# 55 Days till Halloween



## Dinosaur1972 (Mar 28, 2007)

55 Days till Halloween
9/6/2013

*Reverend Frost’s Bloody Halloween Mixes are a treat.*

Part 1 (2005) - Starts off with the “Tales From the Crypt” theme, followed by Rob Zombie & The Ghastly Ones’ “Halloween – She Get So Mean”. While Rue Morgue Radio’s mixes kind of a sick/creepy vibe, the good Reverend’s mixes have a much more lighthearted theme. This one has a little bit of everything – surf, doo-***, garage. But it is all “fun” music. (Gah … there’s that awful sax in Sonny Day’s “Creature From Outer Space” again.) Terrific cover of Zacherley’s “Happy Halloween” but the Fuzztones. Downside – the mix is only 23 minutes long. Guess that’s OK because there are more mixes…

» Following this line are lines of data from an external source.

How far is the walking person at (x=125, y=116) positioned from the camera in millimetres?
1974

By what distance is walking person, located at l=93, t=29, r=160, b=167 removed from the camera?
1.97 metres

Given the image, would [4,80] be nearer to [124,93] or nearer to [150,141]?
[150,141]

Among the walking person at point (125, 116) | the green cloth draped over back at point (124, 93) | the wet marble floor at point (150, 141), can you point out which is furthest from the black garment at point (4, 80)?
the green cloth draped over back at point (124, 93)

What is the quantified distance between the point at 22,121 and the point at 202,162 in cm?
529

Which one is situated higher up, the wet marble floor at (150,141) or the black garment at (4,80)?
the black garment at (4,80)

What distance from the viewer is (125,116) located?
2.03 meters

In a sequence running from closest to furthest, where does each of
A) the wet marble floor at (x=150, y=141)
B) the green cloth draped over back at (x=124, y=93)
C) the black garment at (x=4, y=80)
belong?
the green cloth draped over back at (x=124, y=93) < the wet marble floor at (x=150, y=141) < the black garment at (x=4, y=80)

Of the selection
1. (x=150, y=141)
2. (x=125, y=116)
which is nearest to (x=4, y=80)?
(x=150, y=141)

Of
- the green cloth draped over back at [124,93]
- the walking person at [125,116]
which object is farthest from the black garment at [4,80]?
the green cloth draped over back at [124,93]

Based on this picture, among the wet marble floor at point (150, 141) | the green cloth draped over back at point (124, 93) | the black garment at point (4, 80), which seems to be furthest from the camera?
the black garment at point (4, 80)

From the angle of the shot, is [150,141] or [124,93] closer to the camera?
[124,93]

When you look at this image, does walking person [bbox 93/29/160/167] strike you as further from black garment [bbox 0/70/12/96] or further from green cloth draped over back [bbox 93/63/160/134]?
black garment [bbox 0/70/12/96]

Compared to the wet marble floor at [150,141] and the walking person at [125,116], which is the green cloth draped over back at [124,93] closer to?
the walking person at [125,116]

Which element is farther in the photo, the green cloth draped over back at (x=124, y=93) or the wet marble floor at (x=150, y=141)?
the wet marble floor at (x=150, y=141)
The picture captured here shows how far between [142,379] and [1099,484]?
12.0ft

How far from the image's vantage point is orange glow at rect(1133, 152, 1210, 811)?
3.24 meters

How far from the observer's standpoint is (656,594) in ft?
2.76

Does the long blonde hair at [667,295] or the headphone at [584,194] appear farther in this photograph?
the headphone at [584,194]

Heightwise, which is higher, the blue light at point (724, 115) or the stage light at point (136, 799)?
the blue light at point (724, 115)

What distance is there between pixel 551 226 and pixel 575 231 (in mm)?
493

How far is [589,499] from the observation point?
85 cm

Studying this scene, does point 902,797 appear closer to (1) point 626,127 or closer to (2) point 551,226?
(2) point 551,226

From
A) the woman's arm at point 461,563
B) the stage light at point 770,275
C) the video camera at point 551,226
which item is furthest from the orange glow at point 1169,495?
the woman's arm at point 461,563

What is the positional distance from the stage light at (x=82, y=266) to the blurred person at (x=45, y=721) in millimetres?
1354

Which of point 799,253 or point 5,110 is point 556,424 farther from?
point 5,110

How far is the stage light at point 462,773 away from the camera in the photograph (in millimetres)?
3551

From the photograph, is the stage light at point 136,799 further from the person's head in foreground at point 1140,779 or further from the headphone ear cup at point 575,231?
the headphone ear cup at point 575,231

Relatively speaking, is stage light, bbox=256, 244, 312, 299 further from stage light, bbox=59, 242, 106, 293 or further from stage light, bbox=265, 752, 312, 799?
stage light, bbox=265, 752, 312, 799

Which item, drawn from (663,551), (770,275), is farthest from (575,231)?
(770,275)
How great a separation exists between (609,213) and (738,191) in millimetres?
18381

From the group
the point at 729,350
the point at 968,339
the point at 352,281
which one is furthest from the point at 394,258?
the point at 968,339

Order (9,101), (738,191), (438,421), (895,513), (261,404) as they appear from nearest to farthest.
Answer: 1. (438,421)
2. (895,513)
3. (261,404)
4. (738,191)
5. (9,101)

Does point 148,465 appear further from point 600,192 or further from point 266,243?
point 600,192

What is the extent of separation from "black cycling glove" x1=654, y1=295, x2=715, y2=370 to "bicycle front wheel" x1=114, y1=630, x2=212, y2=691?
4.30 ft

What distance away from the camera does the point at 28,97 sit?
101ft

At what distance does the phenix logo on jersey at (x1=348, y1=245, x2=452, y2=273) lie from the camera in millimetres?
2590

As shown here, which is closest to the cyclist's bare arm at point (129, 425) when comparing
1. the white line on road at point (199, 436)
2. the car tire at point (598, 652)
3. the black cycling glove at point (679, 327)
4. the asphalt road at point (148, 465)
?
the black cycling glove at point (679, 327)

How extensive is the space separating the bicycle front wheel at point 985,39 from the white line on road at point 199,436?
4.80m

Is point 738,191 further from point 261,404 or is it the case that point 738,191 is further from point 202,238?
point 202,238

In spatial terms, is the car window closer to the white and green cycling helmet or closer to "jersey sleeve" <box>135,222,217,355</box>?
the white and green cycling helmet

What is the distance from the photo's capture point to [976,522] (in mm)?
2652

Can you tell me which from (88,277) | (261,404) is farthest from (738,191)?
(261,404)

Part 2 (2005) - Starts with a surf-rock version of music from the movie “Psycho”. Songs are mostly silly rock songs from the 60’s and some more recent horror-billy. I’ve heard most of these before, but it is all fun music. The Reverend does not do much with the mixes as far as adding sound effects of anything else – he just runs one track right up to the next. It’s only 24 minutes long.

Part 3 (2005) - I like the Reverend’s Intro tracks. More songs I’m not real familiar with – “The Witch” by the Sonics, “Dr. Jekyll and Mr. Hyde” by the Emersons. Again, mostly 60’s stuff. I heard a movie-trailer clip this time, too.

Part 4 (2005) - Almost all of the tracks in this mix are new to me. But one that isn’t … good old “Monster Mash”. Another fun mix with some horror trailers thrown in there, some other sound effects, and again with a terrific intro and outro. These mixes just keep getting better and better (and longer).

Part 5 (2005) - These songs are more familiar to me. Love “Mostly Ghostly” by the Creatures. I like the bug tracks in the middle (“Human Fly”, “Green Hornet Theme”, “Purple People Eater”) and the rare Haunted Mansion tracks. GREAT finale, too.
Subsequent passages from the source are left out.